Travail et salariat

Lectures
par  R. MARLIN
Publication : mai 1988
Mise en ligne : 16 juillet 2009

La lettre "Science-culture" du GRIT (1) n° 30-31 - décembre 1987, janvier 1988, reproduit des extraits d’un article d’Armand AJZENBERG intitulé "travail et salariat" dans lequel l’auteur constate d’abord que le travail change, c’est une évidence en raison des nouvelles technologies, de l’informatique, de la mondialisation de la division du travail et du chômage de masse. "L’expression "le travail est sacré" est un peu passée de mode... le travail se fait rare..." ajoute-t-il.
Il constate ensuite que le partage du travail parcelisé est facile alors que celui de recherche l’est beaucoup moins. Il cite André Gorz pour lequel l’enrichissement des tâches, est une "douce rêverie" en présence de la révolution technologique et qui déclare que "...le travail doit cesser d’être pour chacun le contenu central de sa vie et la source principale de son identité. Ce sont les "activités autonomes" (qu’on fait par libre choix) qui doivent jouer ce rôle.
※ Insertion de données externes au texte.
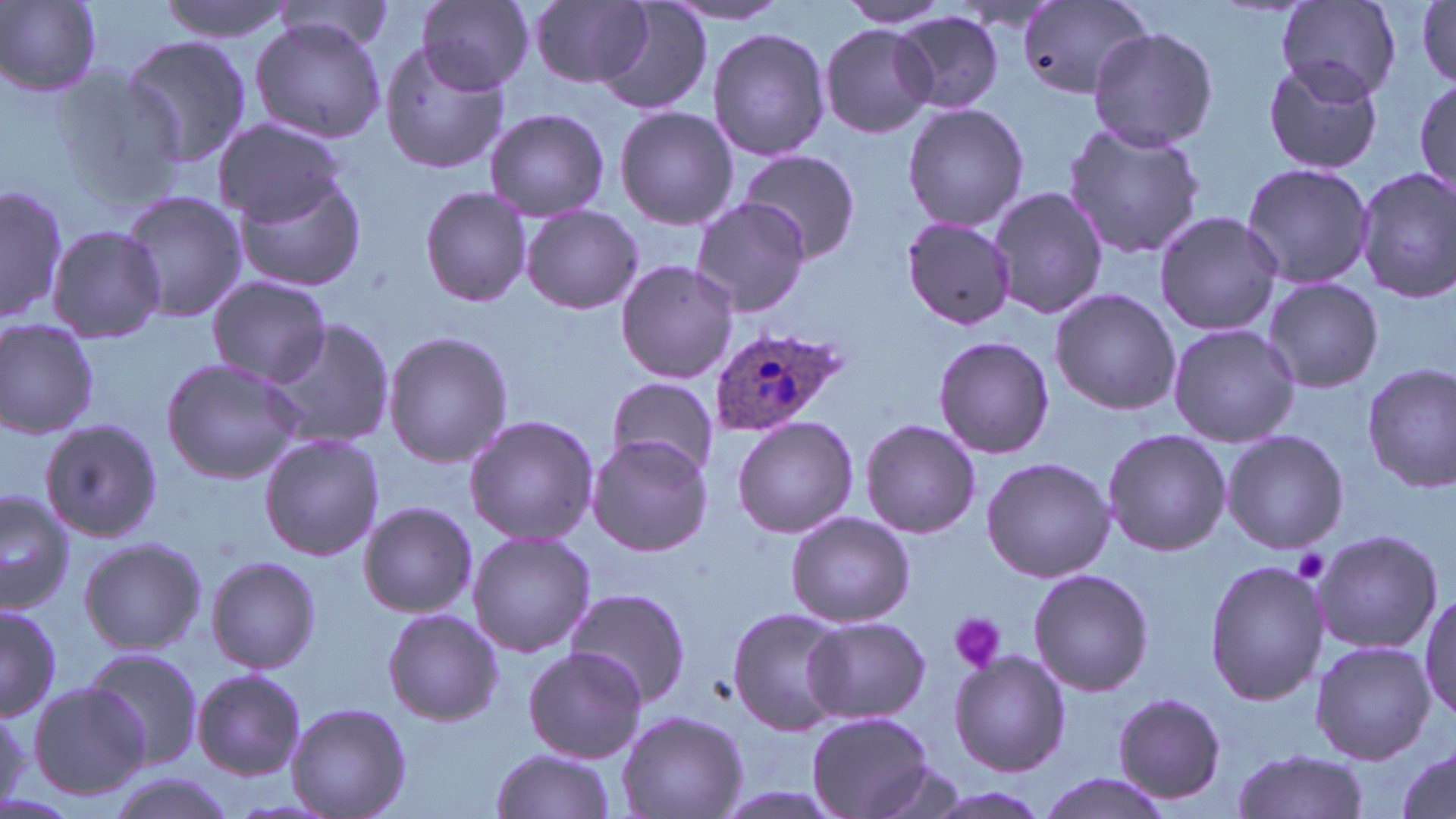

Approximate bounding boxes as [x1, y1, x2, y2] in pixels. Platelet locations: [1293, 547, 1333, 584], [948, 613, 1005, 672]. Uninfected red blood cell locations: [1, 0, 102, 96], [156, 0, 296, 43], [414, 0, 537, 94], [834, 0, 954, 29], [1279, 0, 1403, 100], [1415, 0, 1455, 88], [531, 1, 656, 88], [1017, 1, 1149, 100], [274, 2, 396, 51], [596, 2, 714, 117], [668, 2, 794, 24], [893, 12, 1005, 115], [249, 19, 384, 143], [819, 23, 937, 136], [1089, 25, 1217, 152], [707, 27, 831, 160], [120, 35, 254, 169], [380, 42, 511, 174], [1262, 57, 1385, 174], [48, 65, 190, 206], [1412, 72, 1455, 203], [901, 101, 1029, 233], [615, 105, 738, 230], [484, 107, 610, 222], [213, 118, 346, 225], [1062, 121, 1207, 258], [736, 149, 863, 265], [1238, 161, 1374, 288], [1355, 168, 1456, 304], [233, 171, 367, 292], [1, 184, 68, 326], [420, 185, 533, 309], [987, 186, 1106, 321], [118, 191, 247, 322], [690, 198, 811, 315], [521, 205, 641, 314], [1153, 209, 1284, 336], [902, 217, 1018, 329], [48, 225, 166, 345], [615, 260, 739, 384], [208, 275, 333, 385], [1262, 278, 1384, 392], [1049, 288, 1180, 417], [261, 317, 396, 450], [0, 320, 99, 439], [1166, 322, 1298, 447], [382, 330, 513, 469], [933, 335, 1055, 460], [160, 357, 303, 485], [1363, 363, 1456, 492], [606, 376, 722, 477], [464, 415, 599, 546], [732, 416, 858, 538], [42, 417, 165, 540], [860, 418, 981, 536], [1102, 428, 1232, 557], [1221, 429, 1349, 553], [259, 432, 384, 562], [588, 434, 712, 555], [980, 456, 1116, 583], [0, 489, 77, 613], [358, 501, 478, 618], [785, 510, 914, 627], [1311, 528, 1444, 654], [467, 531, 595, 658], [78, 536, 207, 655], [206, 556, 321, 675], [1205, 560, 1327, 706], [1030, 568, 1152, 697], [563, 586, 691, 709], [1417, 590, 1455, 723], [0, 603, 61, 721], [382, 607, 505, 725], [726, 607, 849, 736], [802, 616, 932, 724], [1311, 640, 1433, 763], [79, 646, 205, 769], [521, 647, 648, 764], [949, 650, 1070, 776], [192, 668, 307, 779], [26, 682, 152, 801], [1112, 693, 1229, 805], [287, 701, 411, 819], [0, 705, 29, 808], [617, 708, 747, 819], [807, 713, 937, 819], [488, 748, 617, 819], [1230, 748, 1368, 819], [1394, 749, 1455, 817], [863, 761, 969, 818], [99, 771, 239, 819], [1034, 773, 1173, 819], [916, 786, 1053, 819]. Plasmodium ovale-infected red blood cell locations: [707, 327, 846, 437]. Slide-level diagnosis: Plasmodium ovale. Image is 1456×819 pixels. Thin blood smear. May-Grünwald-Giemsa stain. 1000x magnification. Single field of view. Light microscopy.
Le partage du temps actif doit se faire entre travail salarié (que l’on est forcé de vendre) et activités autonomes..."
Après en avoir déduit que le travail ne se trouve plus au centre de l’existence humaine et que l’entreprise n’est donc plus nécessairement le lieu privilégié de transformation de la société l’auteur conteste le discours "libéral" du retour à l’individu ; témoins le minitel, le développement du bénévolat et des associations. Ce sont d’ailleurs ces activités qui fournissent le plus de plaisir. C’est la fin du travail par son dépassement.
Mais actuellement poursuit M. Ajzenberg c’est plutôt la "mystification du travail (et du profit) et la raréfaction de ce travail. Il nous faut donc envisager la transformation de ce présent à partir de nos constatations... (c’est-à-dire)... d’un temps où le pouvoir provient encore de la détention des savoirs et des moyens de production..." à celui de l’imbrication des connaissances et l’usage de la démocratie directe donc un palier".... vers la fin du salariat, vers une société sans classes..."
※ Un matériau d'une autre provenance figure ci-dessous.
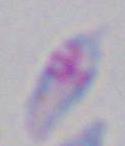 1000x magnification. Photomicrograph. Toxoplasma gondii is seen.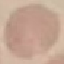

result = negative for malaria parasites
image type = automatically extracted cell patch, resized to 64 × 64 pixels
stain = Giemsa
preparation = thin blood smear
capture = smartphone camera at the microscope eyepiecePoint out each Plasmodium parasite.
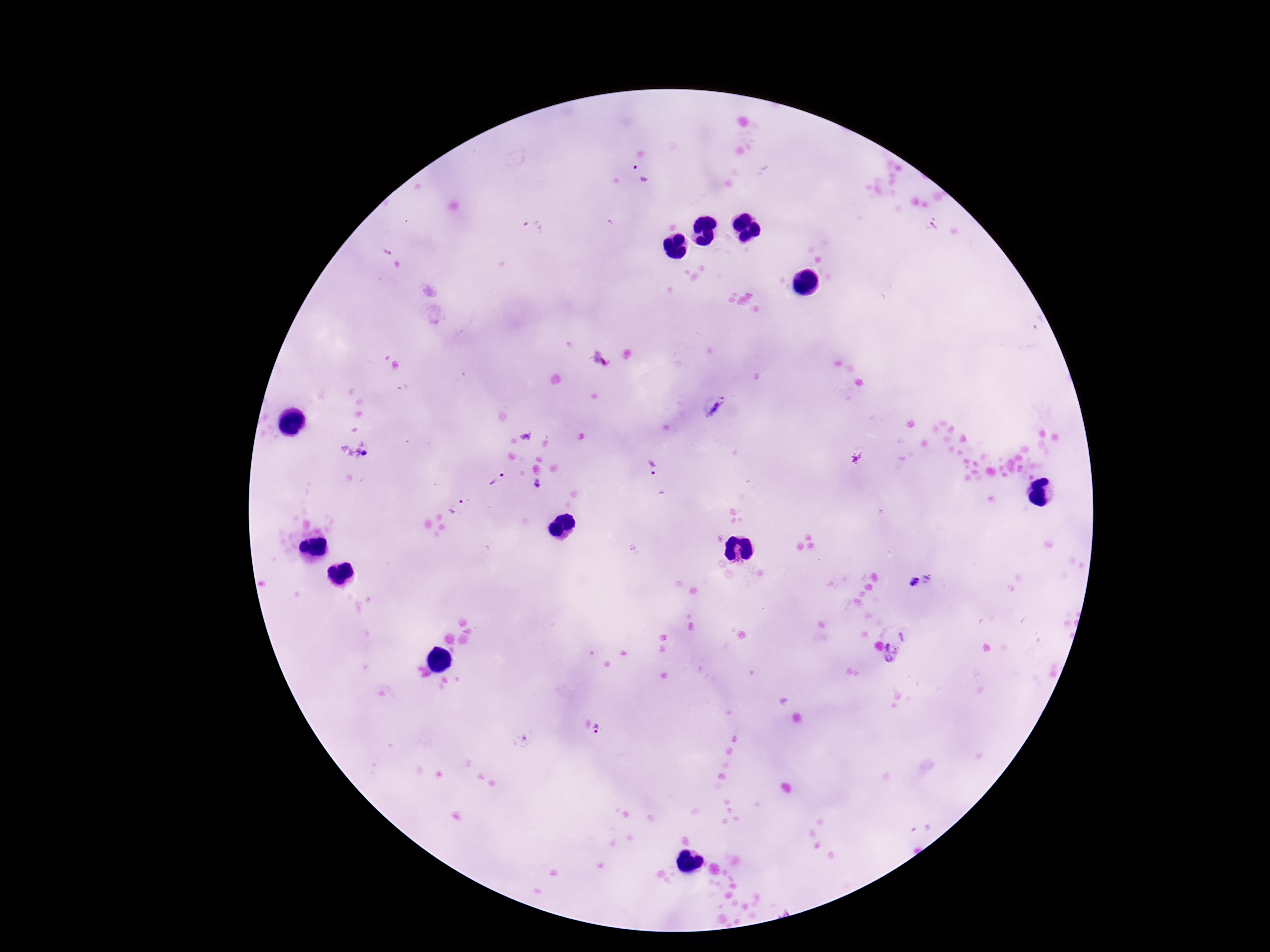
Approximate centers as {x, y} in pixels.
Plasmodium parasites: {643, 175}, {934, 224}, {531, 229}, {715, 408}, {367, 454}, {652, 467}, {495, 478}, {536, 484}, {456, 507}, {929, 578}, {913, 582}, {903, 636}, {892, 653}, {598, 729}.

Summary:
  - Capture: smartphone camera through the microscope eyepiece
  - Stain: Giemsa
  - Magnification: 100x
  - Image size: 1270×952 pixels
  - Patient malaria status: infected
  - Preparation: thick blood film
  - Field of view: one from this slideClassify this cell by malaria status.
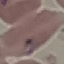

It is parasitized.

Thin blood smear. Giemsa stain. Cell patch, automatically extracted from a larger field of view and resized to 64 × 64 pixels. Acquired by smartphone through the microscope eyepiece.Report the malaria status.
"...Il faut, écrit-il, poser la légitimité d’une société orientée vers le droit au plaisir... (et)... débarrassée de la "valeur marchande..." ...L’idée d’un revenu garanti à vie ayant rompu son lien avec la durée du travail quitte les pages des livres et des revues. On assiste à l’émergence d’une revendication : le salaire social..." Et de citer Taddaï, Guy Aznar, André Gorz (de nouveau) et le comité des chômeurs.
L’auteur estime lui que toutes les formes de salaire social conduisent au maintien, voire au renforcement de la société actuelle. Il prône la "fin du salariat et la gratuité progressive des services et des usages en progression proportionnelle à la productivité obtenue aux plans industriels et agricoles..." Cette solution est génératrice d’une logique généralisée de "service public" et il conclut : "Dans ces conditions l’entreprise n’a pas à craindre des charges supplémentaires - au contraire, plus elle s’automatise, plus elle est productive, moins elle a de salaires à verser -et le producteur, le salarié n’a rien à redouter de l’augmentation de productivité (au contraire, son temps "obligé" de travail pourra baisser à la condition expresse d’une gratuité plus importante des usages et des services. Il est évident que les gains de productivité ne pourront être pris en compte qu’au niveau d’une entité géographique significative (région, nation, fédération).
Un tel système, qui s’installe de manière progressive, s’accorde totalement avec le dépérissement de la société marchande, avec le dépérissement de la concurrence... et aussi avec le dépérissement de l’Etat.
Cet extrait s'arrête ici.